What you will do:
A. Answer the following questions using the clothing and ornaments text.
(i) What share of highly threatened mammals and birds have declined as a result of trade?
(ii) Which four kinds of animals are harvested for their skins?
(iii) For what products are sea turtles targeted for their shells?
B. From the clothing and ornaments text, extract the passage from "Clothing and Ornaments" to "elephants and rhinos.", copying it word for word.

Document excerpt:

Clothing and Ornaments

Photo by Andy Tyler

Approximately 15% of highly threatened mammals and birds have declined as a result of trade. Much of this trade is for luxury products, including clothes, jewelry, ornament, accessories, and trophies.

Snakes, crocodiles, lizards and frogs are harvested for their skins to be made into shoes, handbags and other exotic leather products. Some animal products such as ivory—used for ornaments, as decoration, in ornamental seals and traditional medicine—are as valuable as gold, threatening elephants and rhinos.

The fur trade has endangered many species and continues to use the skins of rare cats and canids for coats, hats and trim. Sea turtles—already imperiled by indiscriminate fisheries, pollution, habitat encroachment, and overharvesting for food—are also targeted for their shells to make jewelry and art objects. Trophy hunting of endangered species by wealthy hunters is a major threat to a growing number of animals, the more so since those killed are typically the largest and most genetically fit specimens.

Consumers purchasing goods of unknown origin unwittingly contribute to the decline of species. Often, the animal origins of the component parts are not easily discernable, as is the case with worked products such as jewelry.

Data excerpts:

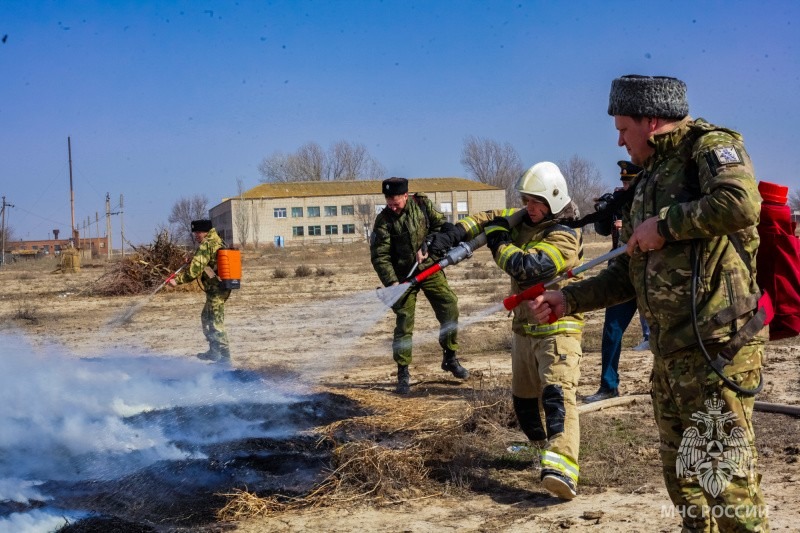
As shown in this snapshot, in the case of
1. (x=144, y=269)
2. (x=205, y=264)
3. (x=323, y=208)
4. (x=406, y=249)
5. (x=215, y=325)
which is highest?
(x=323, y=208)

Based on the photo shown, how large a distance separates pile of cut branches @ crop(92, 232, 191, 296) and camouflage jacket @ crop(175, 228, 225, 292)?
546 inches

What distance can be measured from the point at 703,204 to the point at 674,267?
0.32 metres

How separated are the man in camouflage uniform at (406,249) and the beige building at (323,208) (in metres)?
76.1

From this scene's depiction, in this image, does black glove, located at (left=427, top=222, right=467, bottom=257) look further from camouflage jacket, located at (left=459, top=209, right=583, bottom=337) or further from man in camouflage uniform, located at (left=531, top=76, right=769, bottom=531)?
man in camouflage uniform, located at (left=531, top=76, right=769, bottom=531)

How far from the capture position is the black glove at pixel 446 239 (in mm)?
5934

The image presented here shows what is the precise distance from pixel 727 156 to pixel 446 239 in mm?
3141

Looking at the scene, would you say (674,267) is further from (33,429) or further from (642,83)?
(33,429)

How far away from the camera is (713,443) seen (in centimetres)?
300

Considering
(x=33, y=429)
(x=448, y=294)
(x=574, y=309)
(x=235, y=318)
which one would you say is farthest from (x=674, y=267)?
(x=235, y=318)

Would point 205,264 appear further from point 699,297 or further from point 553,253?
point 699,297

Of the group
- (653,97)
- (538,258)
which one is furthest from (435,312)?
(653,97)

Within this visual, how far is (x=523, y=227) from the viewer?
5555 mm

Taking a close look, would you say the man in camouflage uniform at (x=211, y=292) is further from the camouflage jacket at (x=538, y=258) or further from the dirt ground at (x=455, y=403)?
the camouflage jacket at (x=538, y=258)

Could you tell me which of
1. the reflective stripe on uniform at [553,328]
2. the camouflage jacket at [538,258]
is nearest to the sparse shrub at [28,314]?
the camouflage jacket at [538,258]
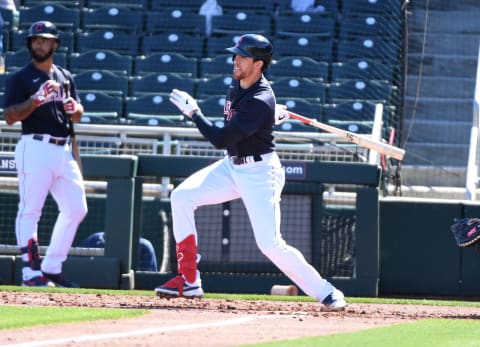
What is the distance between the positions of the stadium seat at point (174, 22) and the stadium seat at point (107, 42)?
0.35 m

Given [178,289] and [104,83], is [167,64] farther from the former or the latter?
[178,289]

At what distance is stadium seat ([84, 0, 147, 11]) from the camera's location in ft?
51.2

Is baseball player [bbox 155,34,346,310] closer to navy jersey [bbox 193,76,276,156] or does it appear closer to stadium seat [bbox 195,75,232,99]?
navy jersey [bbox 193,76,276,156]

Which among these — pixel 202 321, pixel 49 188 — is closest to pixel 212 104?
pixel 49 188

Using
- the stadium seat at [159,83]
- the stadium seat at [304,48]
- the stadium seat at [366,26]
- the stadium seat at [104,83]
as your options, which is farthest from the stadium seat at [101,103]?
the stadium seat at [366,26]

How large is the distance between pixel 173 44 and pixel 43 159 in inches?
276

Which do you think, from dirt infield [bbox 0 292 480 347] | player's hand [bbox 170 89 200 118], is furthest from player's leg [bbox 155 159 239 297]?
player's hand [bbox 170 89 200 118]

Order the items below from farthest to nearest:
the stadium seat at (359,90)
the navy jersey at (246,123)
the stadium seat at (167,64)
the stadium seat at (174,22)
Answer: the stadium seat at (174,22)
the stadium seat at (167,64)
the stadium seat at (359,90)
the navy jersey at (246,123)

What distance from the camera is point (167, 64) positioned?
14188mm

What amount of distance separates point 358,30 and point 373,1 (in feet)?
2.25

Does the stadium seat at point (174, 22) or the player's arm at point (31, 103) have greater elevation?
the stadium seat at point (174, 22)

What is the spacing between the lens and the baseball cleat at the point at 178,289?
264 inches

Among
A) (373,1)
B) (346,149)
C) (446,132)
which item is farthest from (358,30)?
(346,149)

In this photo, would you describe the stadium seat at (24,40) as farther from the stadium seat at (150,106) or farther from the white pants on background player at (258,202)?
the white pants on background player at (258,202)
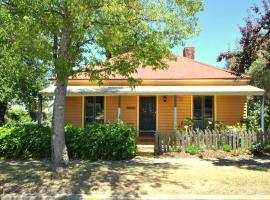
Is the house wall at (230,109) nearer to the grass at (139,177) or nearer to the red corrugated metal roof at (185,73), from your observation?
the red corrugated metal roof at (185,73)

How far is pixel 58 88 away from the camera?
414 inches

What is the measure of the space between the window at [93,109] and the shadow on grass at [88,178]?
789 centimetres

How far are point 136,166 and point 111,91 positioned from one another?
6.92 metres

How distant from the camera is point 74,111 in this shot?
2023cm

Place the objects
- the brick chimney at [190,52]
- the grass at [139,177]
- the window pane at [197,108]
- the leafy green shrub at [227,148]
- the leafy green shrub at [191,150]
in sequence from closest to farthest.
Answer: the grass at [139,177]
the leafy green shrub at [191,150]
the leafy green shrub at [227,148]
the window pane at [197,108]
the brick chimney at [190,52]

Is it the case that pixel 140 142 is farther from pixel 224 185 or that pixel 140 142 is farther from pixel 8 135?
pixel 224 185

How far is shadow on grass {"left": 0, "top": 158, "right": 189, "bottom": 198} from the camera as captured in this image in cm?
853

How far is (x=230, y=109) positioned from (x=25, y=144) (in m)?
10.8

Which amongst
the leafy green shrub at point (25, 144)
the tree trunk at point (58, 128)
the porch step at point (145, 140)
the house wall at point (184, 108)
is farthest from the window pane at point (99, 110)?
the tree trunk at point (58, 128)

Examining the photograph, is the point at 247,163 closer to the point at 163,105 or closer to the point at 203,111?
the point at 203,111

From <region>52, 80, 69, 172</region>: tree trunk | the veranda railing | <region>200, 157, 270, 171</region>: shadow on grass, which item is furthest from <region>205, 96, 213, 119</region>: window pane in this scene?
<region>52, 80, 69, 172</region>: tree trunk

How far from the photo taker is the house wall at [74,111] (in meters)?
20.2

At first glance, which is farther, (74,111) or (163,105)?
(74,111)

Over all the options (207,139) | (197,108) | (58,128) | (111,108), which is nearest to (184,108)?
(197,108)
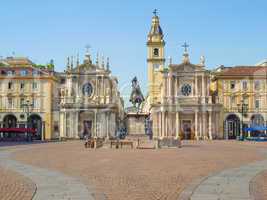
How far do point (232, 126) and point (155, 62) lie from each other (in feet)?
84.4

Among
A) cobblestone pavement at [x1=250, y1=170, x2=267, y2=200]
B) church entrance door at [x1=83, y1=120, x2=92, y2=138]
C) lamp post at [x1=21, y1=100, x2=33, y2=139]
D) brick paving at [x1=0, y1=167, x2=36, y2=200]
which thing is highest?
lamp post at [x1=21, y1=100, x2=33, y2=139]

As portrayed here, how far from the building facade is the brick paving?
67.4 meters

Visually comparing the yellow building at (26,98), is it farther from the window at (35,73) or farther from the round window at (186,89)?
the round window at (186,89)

Responses per task:
A.
(i) Approximately 15%.
(ii) Snakes, crocodiles, lizards and frogs.
(iii) Jewelry and art objects.

B.
Clothing and Ornaments

Photo by Andy Tyler

Approximately 15% of highly threatened mammals and birds have declined as a result of trade. Much of this trade is for luxury products, including clothes, jewelry, ornament, accessories, and trophies.

Snakes, crocodiles, lizards and frogs are harvested for their skins to be made into shoes, handbags and other exotic leather products. Some animal products such as ivory—used for ornaments, as decoration, in ornamental seals and traditional medicine—are as valuable as gold, threatening elephants and rhinos.